EXERCISE GOAL :: Lay out the rows below as a Markdown table with two columns, Number and Record line, putting each row's number and its line in that order and leaving out blank lines.
↓↓↓
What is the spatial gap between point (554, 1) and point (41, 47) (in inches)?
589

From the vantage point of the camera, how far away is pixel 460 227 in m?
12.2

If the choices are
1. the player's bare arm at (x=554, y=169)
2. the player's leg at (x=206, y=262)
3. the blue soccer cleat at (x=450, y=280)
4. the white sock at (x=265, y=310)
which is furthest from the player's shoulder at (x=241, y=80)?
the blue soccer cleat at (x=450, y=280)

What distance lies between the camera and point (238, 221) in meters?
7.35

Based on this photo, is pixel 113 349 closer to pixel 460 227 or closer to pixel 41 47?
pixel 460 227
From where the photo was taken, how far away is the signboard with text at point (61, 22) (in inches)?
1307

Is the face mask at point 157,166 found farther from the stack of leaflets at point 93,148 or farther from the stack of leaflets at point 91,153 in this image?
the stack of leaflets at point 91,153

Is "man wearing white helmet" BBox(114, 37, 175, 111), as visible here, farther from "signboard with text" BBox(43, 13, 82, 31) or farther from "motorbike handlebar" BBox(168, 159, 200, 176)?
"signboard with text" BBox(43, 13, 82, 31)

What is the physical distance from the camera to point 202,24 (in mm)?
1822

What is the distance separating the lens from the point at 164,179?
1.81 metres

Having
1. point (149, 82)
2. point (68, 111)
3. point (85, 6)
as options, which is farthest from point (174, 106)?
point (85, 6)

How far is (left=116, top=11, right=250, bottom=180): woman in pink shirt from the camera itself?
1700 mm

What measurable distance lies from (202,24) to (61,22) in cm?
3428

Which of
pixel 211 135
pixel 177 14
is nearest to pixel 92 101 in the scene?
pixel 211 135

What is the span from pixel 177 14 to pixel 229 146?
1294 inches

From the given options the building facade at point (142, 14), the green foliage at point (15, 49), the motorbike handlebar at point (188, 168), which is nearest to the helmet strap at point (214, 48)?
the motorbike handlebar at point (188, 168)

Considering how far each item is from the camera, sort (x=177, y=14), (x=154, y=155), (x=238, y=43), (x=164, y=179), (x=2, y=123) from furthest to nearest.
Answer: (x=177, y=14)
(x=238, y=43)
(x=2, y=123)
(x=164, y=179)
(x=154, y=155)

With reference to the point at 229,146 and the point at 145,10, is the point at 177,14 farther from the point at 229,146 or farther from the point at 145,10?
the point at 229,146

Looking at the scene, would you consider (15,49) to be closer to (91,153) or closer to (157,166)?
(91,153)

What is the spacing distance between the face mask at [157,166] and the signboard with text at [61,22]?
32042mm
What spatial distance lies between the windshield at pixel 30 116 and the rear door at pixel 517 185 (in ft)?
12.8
↑↑↑
EXPECTED ANSWER ::
| Number | Record line |
|---|---|
| 1 | What is the spatial gap between point (554, 1) and point (41, 47) (in inches)? |
| 2 | 589 |
| 3 | From the vantage point of the camera, how far away is pixel 460 227 in m? |
| 4 | 12.2 |
| 5 | If the choices are |
| 6 | 1. the player's bare arm at (x=554, y=169) |
| 7 | 2. the player's leg at (x=206, y=262) |
| 8 | 3. the blue soccer cleat at (x=450, y=280) |
| 9 | 4. the white sock at (x=265, y=310) |
| 10 | which is furthest from the player's shoulder at (x=241, y=80)? |
| 11 | the blue soccer cleat at (x=450, y=280) |
| 12 | What distance lies between the camera and point (238, 221) in meters? |
| 13 | 7.35 |
| 14 | Based on this photo, is pixel 113 349 closer to pixel 460 227 or closer to pixel 41 47? |
| 15 | pixel 460 227 |
| 16 | From where the photo was taken, how far away is the signboard with text at point (61, 22) (in inches)? |
| 17 | 1307 |
| 18 | Is the face mask at point 157,166 found farther from the stack of leaflets at point 93,148 or farther from the stack of leaflets at point 91,153 in this image? |
| 19 | the stack of leaflets at point 91,153 |
| 20 | Is "man wearing white helmet" BBox(114, 37, 175, 111), as visible here, farther from "signboard with text" BBox(43, 13, 82, 31) or farther from "motorbike handlebar" BBox(168, 159, 200, 176)? |
| 21 | "signboard with text" BBox(43, 13, 82, 31) |
| 22 | What is the physical distance from the camera to point 202,24 (in mm)? |
| 23 | 1822 |
| 24 | What is the distance separating the lens from the point at 164,179? |
| 25 | 1.81 metres |
| 26 | Having |
| 27 | 1. point (149, 82) |
| 28 | 2. point (68, 111) |
| 29 | 3. point (85, 6) |
| 30 | as options, which is farthest from point (174, 106)? |
| 31 | point (85, 6) |
| 32 | How far is (left=116, top=11, right=250, bottom=180): woman in pink shirt from the camera itself? |
| 33 | 1700 mm |
| 34 | What measurable distance lies from (202,24) to (61,22) in cm? |
| 35 | 3428 |
| 36 | Which of |
| 37 | pixel 211 135 |
| 38 | pixel 177 14 |
| 39 | is nearest to pixel 92 101 in the scene? |
| 40 | pixel 211 135 |
| 41 | What is the span from pixel 177 14 to pixel 229 146? |
| 42 | 1294 inches |
| 43 | From the given options the building facade at point (142, 14), the green foliage at point (15, 49), the motorbike handlebar at point (188, 168), which is nearest to the helmet strap at point (214, 48)? |
| 44 | the motorbike handlebar at point (188, 168) |
| 45 | Considering how far each item is from the camera, sort (x=177, y=14), (x=154, y=155), (x=238, y=43), (x=164, y=179), (x=2, y=123) from furthest to nearest. |
| 46 | Answer: (x=177, y=14) |
| 47 | (x=238, y=43) |
| 48 | (x=2, y=123) |
| 49 | (x=164, y=179) |
| 50 | (x=154, y=155) |
| 51 | With reference to the point at 229,146 and the point at 145,10, is the point at 177,14 farther from the point at 229,146 or farther from the point at 145,10? |
| 52 | the point at 229,146 |
| 53 | Looking at the scene, would you consider (15,49) to be closer to (91,153) or closer to (157,166)? |
| 54 | (91,153) |
| 55 | What is the spacing distance between the face mask at [157,166] and the signboard with text at [61,22]? |
| 56 | 32042mm |
| 57 | What spatial distance lies between the windshield at pixel 30 116 and the rear door at pixel 517 185 (in ft)? |
| 58 | 12.8 |